I just saw this quote in a recent article:
“We don’t want to identify kids as disabled,” Charla MacKenzie, director of pupil personnel services for Southwest Licking Local Schools, said “To us, that’s a very big thing.”
“It’s only when we’ve exhausted all those suggestions, all those interventions, and we still don’t see progress that we look at a possible disability,” Sandrock explained.
Now, I’m not going to pick on this woman because I don’t know her or her motivations. What I will do, however, is warn parents that these sorts of statements are often made by district personnel who are not necessarily worried about the stigma of a label on your child. (As opposed to the stigma of being illiterate, or being ostracized because of an inability to function in class?)
It is quite possibly the fact that the “label,” which is called a “classification” under IDEA, carries with it a right under state and federal law to receive a free and appropriate public education (FAPE), which is typically effectuated through the provision of special education and related services.
The lesson: if your child isn’t making appropriate progress in school, you have to get to the bottom of it. The overall circumstances will help you determine what courses of action seem appropriate, but if the school by itself is going so far as to start implementing things outside the regular classroom experience for your son or daughter, you should definitely be increasing your involvement.

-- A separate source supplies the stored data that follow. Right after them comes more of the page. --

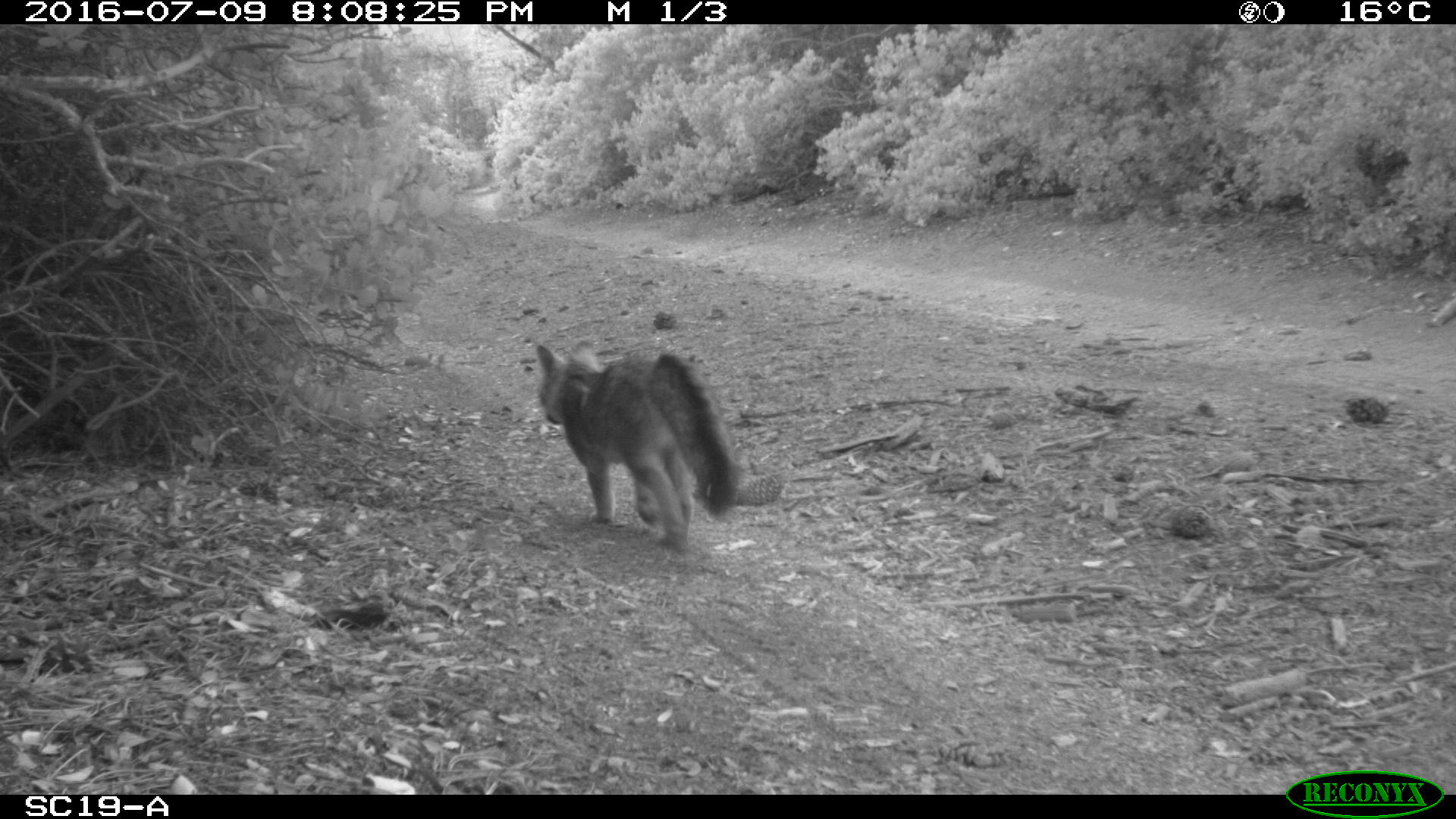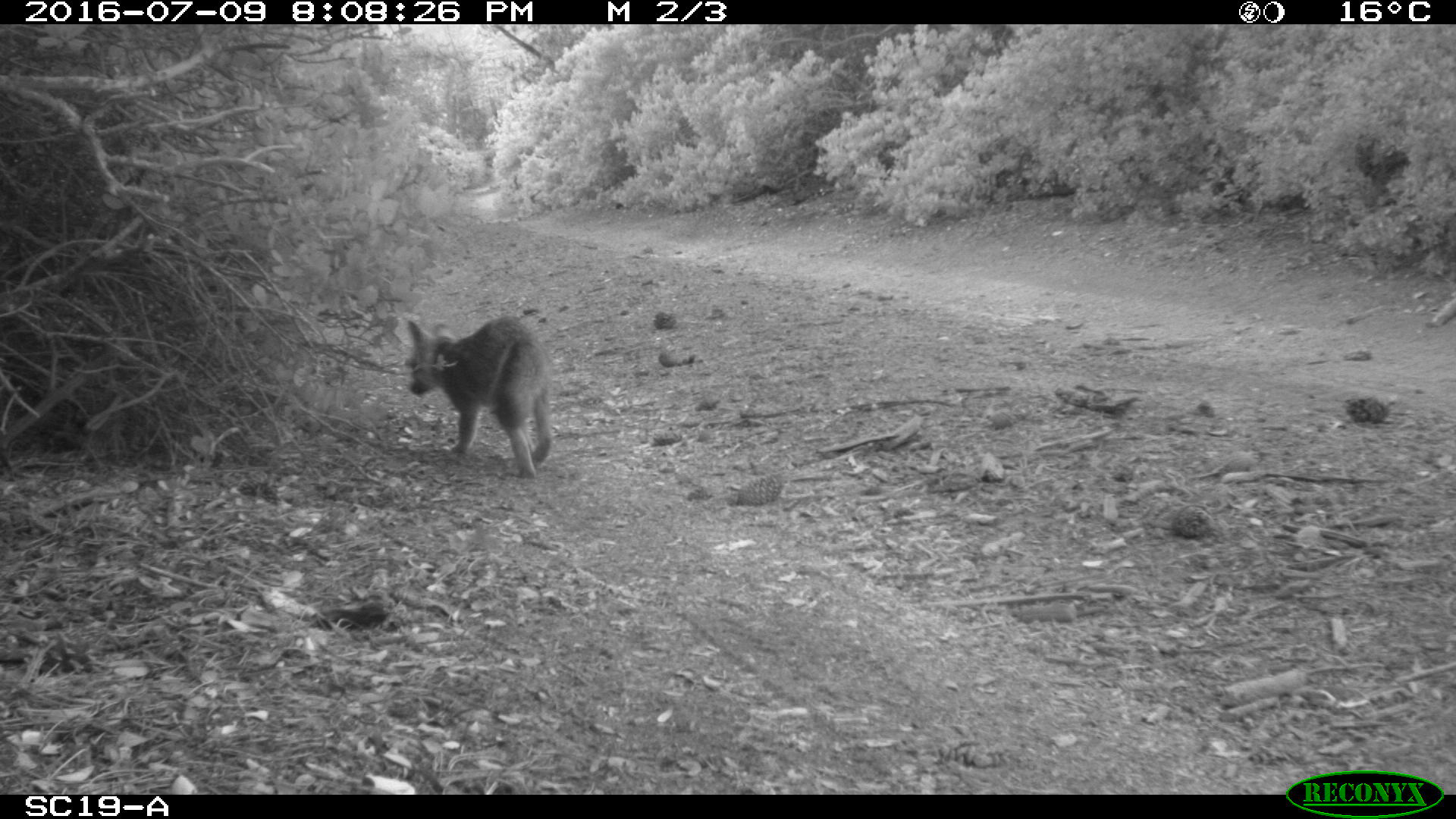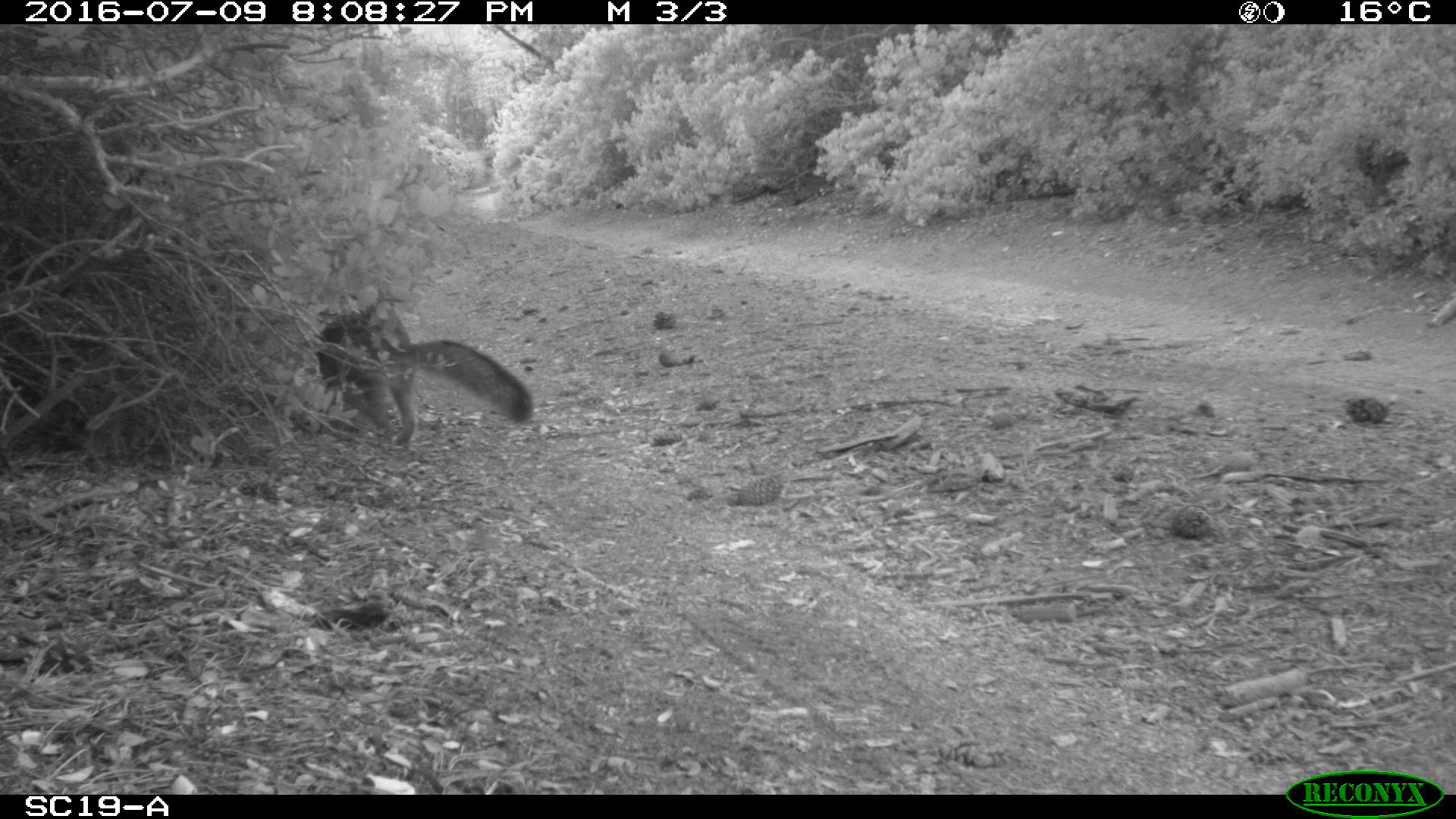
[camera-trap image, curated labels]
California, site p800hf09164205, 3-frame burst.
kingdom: Animalia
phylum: Chordata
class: Mammalia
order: Carnivora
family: Canidae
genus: Urocyon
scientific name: Urocyon littoralis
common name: island fox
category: fox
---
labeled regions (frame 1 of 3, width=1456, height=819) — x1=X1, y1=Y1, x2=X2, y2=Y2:
fox: x1=535, y1=339, x2=747, y2=555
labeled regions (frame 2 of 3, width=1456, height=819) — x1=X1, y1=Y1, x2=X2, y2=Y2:
fox: x1=407, y1=317, x2=553, y2=478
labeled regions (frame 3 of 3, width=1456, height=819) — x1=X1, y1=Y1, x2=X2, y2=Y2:
fox: x1=316, y1=307, x2=535, y2=444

This article quotes a North Carolina school district after losing in due process (the district is apparently appealing):
“In short, the school system believes that — had they tried it — the child’s parents would have been happy with the educational program developed by the school system. If not, as has been done for many other students, the program would have been reviewed and amended.
This rhetorical twist, the “if only you’d given us a chance” argument, makes even less sense here where the district has lost once. It doesn’t make sense when “let us fail your child before trying the recommended amount of services” comes upfront, and it doesn’t make sense afterwards.
What the statement leaves out is the power of the district to develop a more comprehensive system to match services to evaluated results. Again, I have no experience with this district and they may be as conscientious as they claim to be. In other circumstances, the idea of matching services to performance, even on a trial basis, is regularly rejected. It’s as if districts don’t understand that setting a child up for failure is inherently repulsive to parents. Wouldn’t asking for considering a modification to levels of services building on a record of success, rather than failure, be more palatable? Remember, too, that the district can ALWAYS send a proposed new IEP to the parent that will self-effectuate after 15 days if a parent doesn’t start due process procedures and trigger stay-put. This lopsided power balance is what makes district arguments like these sound so suspicious to many parents.
Have you proposed trial periods for services, or asked for specific criteria to justify changes in services? What was your district’s response?